Since cryptocurrency is still rather new and distrusted by many people, we appreciate how hard CoinDesk works to get big-name sponsors to help legitimize its conference. Mega corporations like Microsoft, IBM, and Amazon sponsored the 2019 event.
Key Takeaway: Quality sponsors can do wonders for your event and (almost) every conference your publishing company hosts should have at least a few. The right sponsors will help your events thrive financially and lend them credibility, just like CoinDesk’s sponsors do for its Consensus conference.
10. The Atlantic
Founded in 1857 in Boston, MA, The Atlantic started as a cultural commentary magazine. Towards the end of the 20th century, the publication hit hard times and was forced to evolve, becoming a general editorial magazine targeted to thought leaders.
Today, The Atlantic is thriving. Its magazine sells well, its website is incredibly popular, and its events are well-respected. In fact, some of the guest speakers and interviewees at Atlantic Live events include household names like Bill Gates, John Legend, and Mark Zuckerberg.
One of their more recent events is Pulse: The Atlantic Summit on Healthcare which brought together the brightest minds in the field to discuss “what it will take to advance the health of all Americans.”
And while the live conference has already come and gone, every session is available to watch on The Atlantic’s website. This is definitely one of our favorite publisher event strategies!
Key Takeaway: Not every person in your audience will be able to attend your events. But by recording them and making them available on-demand, you’ll be able to deliver your experiential marketing to anyone and everyone.
Main Takeaways: How to Plan the Perfect Publisher Event
The publishers listed above all excel at live events. Each has worked hard to craft memorable experiences and produce get-togethers that people enjoy attending. Now your publishing company can do the same! Just make sure you follow these two “golden” rules:
- Focus on your audience. What do they want and need? How can you better serve them with your live events? Perhaps they’re looking for short events near their home town or conferences they can attend from the comfort of their own living rooms. Or maybe they want the opportunity to network or learn from the top speakers in their field. Either way, it’s important to always put your audience first. If you do, your live events will flourish.

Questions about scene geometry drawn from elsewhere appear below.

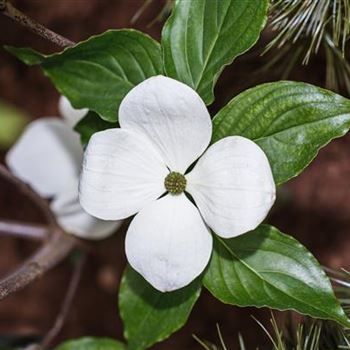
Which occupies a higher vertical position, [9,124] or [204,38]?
[204,38]

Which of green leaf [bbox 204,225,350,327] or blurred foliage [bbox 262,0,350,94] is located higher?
blurred foliage [bbox 262,0,350,94]

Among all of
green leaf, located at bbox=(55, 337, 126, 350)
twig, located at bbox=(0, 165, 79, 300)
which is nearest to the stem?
twig, located at bbox=(0, 165, 79, 300)

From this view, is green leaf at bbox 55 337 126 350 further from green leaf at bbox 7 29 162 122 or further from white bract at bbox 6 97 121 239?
green leaf at bbox 7 29 162 122

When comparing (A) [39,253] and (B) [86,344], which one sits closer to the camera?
(B) [86,344]

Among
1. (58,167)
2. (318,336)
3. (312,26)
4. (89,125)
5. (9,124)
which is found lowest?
(9,124)

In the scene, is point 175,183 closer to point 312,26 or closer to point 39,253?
point 312,26

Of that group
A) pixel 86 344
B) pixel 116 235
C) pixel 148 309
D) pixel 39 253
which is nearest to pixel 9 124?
pixel 116 235

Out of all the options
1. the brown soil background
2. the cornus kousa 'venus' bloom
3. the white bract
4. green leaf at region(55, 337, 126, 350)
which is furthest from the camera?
the brown soil background

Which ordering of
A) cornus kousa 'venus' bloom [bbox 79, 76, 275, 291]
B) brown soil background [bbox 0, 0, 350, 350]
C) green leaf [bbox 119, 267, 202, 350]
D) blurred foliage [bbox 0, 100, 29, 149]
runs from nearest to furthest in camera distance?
cornus kousa 'venus' bloom [bbox 79, 76, 275, 291] < green leaf [bbox 119, 267, 202, 350] < brown soil background [bbox 0, 0, 350, 350] < blurred foliage [bbox 0, 100, 29, 149]

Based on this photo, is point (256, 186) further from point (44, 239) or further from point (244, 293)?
point (44, 239)
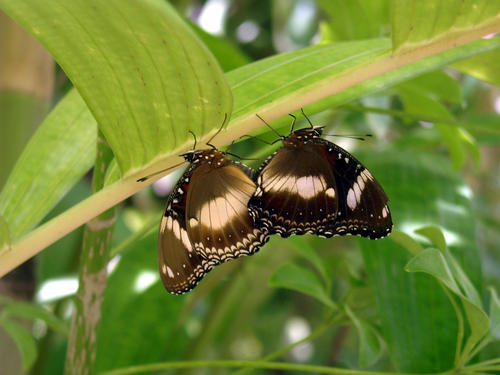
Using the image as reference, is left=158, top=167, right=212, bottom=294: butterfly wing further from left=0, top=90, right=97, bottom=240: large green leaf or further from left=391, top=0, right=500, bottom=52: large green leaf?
left=391, top=0, right=500, bottom=52: large green leaf

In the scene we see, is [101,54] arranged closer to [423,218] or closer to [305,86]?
[305,86]

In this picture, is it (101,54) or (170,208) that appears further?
(170,208)

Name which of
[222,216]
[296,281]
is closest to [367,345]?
[296,281]

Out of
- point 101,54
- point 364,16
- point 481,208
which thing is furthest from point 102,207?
point 481,208

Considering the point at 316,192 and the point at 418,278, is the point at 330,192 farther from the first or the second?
the point at 418,278

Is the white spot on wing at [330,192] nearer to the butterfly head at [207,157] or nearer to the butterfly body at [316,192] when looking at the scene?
the butterfly body at [316,192]

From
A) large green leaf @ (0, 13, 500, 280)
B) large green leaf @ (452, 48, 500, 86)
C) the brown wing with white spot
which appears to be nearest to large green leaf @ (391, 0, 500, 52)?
large green leaf @ (0, 13, 500, 280)
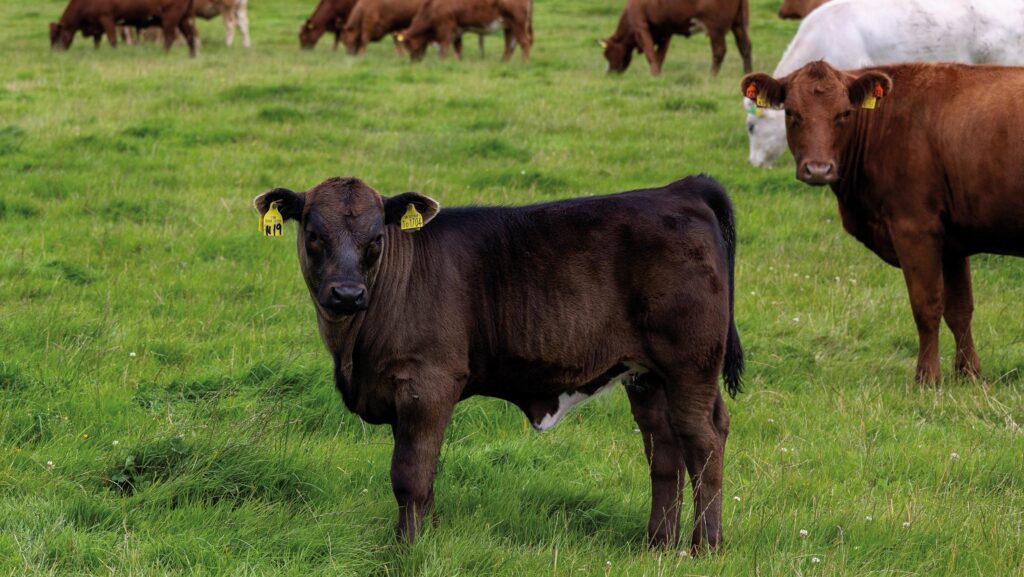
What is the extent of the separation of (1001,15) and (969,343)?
6325mm

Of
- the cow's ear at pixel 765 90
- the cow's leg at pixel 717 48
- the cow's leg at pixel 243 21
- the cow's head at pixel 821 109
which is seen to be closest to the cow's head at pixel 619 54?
the cow's leg at pixel 717 48

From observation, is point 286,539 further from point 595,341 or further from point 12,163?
point 12,163

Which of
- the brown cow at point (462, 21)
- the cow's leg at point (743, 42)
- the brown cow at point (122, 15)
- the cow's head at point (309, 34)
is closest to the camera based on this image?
the cow's leg at point (743, 42)

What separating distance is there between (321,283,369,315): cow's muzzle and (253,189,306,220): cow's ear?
1.57 feet

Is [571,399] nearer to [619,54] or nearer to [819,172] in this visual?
[819,172]

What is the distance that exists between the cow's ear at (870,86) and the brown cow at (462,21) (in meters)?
16.6

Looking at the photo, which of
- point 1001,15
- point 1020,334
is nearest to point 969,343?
point 1020,334

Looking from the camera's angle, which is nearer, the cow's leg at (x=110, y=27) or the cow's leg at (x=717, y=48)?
the cow's leg at (x=717, y=48)

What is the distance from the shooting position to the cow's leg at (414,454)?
14.0 feet

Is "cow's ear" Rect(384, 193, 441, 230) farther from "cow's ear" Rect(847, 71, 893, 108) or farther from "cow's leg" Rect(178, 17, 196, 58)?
"cow's leg" Rect(178, 17, 196, 58)

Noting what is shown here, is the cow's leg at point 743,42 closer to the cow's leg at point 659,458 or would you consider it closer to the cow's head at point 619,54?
the cow's head at point 619,54

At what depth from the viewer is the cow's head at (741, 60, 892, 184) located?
715 centimetres

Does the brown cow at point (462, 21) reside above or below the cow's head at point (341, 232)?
below

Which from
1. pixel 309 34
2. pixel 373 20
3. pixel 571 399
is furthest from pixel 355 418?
pixel 309 34
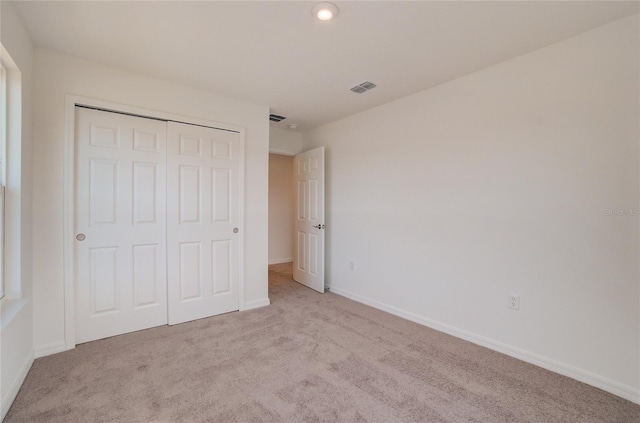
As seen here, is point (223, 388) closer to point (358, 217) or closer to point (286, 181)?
point (358, 217)

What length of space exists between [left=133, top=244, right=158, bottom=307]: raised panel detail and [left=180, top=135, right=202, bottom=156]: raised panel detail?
99 cm

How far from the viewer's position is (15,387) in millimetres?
1744

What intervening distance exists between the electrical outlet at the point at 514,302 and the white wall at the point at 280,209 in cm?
431

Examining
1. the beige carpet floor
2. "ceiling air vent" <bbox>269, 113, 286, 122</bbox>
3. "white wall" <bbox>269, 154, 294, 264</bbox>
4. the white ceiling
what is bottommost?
the beige carpet floor

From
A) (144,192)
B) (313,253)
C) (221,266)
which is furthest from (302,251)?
(144,192)

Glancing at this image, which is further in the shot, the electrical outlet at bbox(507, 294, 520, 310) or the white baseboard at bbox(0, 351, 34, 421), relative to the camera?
the electrical outlet at bbox(507, 294, 520, 310)

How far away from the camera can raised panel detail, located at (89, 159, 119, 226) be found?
243 centimetres

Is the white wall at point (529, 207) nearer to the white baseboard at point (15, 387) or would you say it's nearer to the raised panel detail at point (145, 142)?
the raised panel detail at point (145, 142)

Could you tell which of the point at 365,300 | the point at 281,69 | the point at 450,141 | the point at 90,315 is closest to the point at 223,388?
the point at 90,315

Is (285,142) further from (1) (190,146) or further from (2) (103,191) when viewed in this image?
(2) (103,191)

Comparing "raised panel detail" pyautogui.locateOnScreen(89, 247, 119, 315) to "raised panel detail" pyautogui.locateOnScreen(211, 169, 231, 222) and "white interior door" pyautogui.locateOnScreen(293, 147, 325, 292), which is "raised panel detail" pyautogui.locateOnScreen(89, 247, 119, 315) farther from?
"white interior door" pyautogui.locateOnScreen(293, 147, 325, 292)

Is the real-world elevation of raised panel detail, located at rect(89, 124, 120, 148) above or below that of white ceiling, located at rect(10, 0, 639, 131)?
below

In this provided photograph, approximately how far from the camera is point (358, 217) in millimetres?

- Be vigilant. The best publisher event strategies are constantly looking for ways to grow, opportunities to stand out and be unique, and new sponsors to connect with. If your publishing business decides to host live events, keep an eye out for any advantage you can use in your company’s favor.
While you’re gathering the information needed to plan the perfect publisher event, consider using event software to help organize, measure, and assess every aspect of the process.